- Exercise:
Where an entry holds an image, leave the image out; otherwise reproduce the entry exactly.

- Records provided:
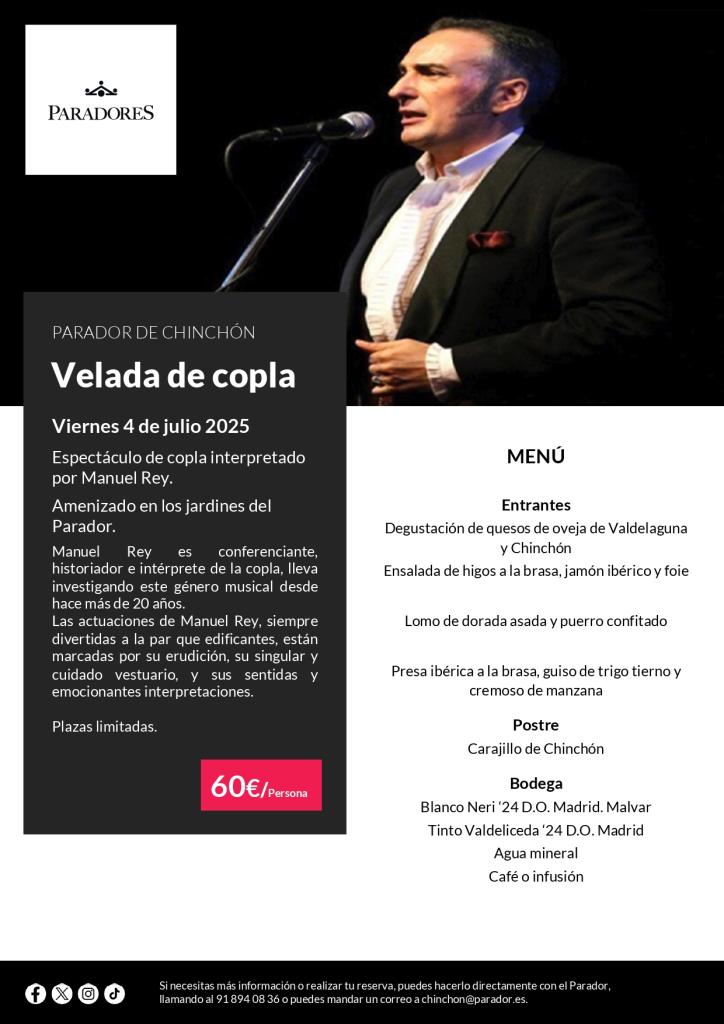 PARADORES

PARADOR DE CHINCHÓN

Velada de copla

Viernes 4 de julio 2025

Espectáculo de copla interpretado por Manuel Rey.

Amenizado en los jardines del Parador.

Manuel Rey es conferenciante, historiador e intérprete de la copla, lleva investigando este género musical desde hace más de 20 años.
Las actuaciones de Manuel Rey, siempre divertidas a la par que edificantes, están marcadas por su erudición, su singular y cuidado vestuario, y sus sentidas y emocionantes interpretaciones.

Plazas limitadas.

60€/Persona

MENÚ

Entrantes
Degustación de quesos de oveja de Valdelaguna y Chinchón
Ensalada de higos a la brasa, jamón ibérico y foie

Lomo de dorada asada y puerro confitado

Presa ibérica a la brasa, guiso de trigo tierno y cremoso de manzana

Postre
Carajillo de Chinchón

Bodega
Blanco Neri '24 D.O. Madrid. Malvar
Tinto Valdeliceda '24 D.O. Madrid
Agua mineral
Café o infusión

Si necesitas más información o realizar tu reserva, puedes hacerlo directamente con el Parador, llamando al 91 894 08 36 o puedes mandar un correo a chinchon@parador.es.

- Task result:
 PARADORES

PARADOR DE CHINCHÓN

Velada de copla

Viernes 4 de julio 2025

Espectáculo de copla interpretado por Manuel Rey.

Amenizado en los jardines del Parador.

Manuel Rey es conferenciante, historiador e intérprete de la copla, lleva investigando este género musical desde hace más de 20 años.
Las actuaciones de Manuel Rey, siempre divertidas a la par que edificantes, están marcadas por su erudición, su singular y cuidado vestuario, y sus sentidas y emocionantes interpretaciones.

Plazas limitadas.

60€/Persona

MENÚ

Entrantes
Degustación de quesos de oveja de Valdelaguna y Chinchón
Ensalada de higos a la brasa, jamón ibérico y foie

Lomo de dorada asada y puerro confitado

Presa ibérica a la brasa, guiso de trigo tierno y cremoso de manzana

Postre
Carajillo de Chinchón

Bodega
Blanco Neri '24 D.O. Madrid. Malvar
Tinto Valdeliceda '24 D.O. Madrid
Agua mineral
Café o infusión

Si necesitas más información o realizar tu reserva, puedes hacerlo directamente con el Parador, llamando al 91 894 08 36 o puedes mandar un correo a chinchon@parador.es.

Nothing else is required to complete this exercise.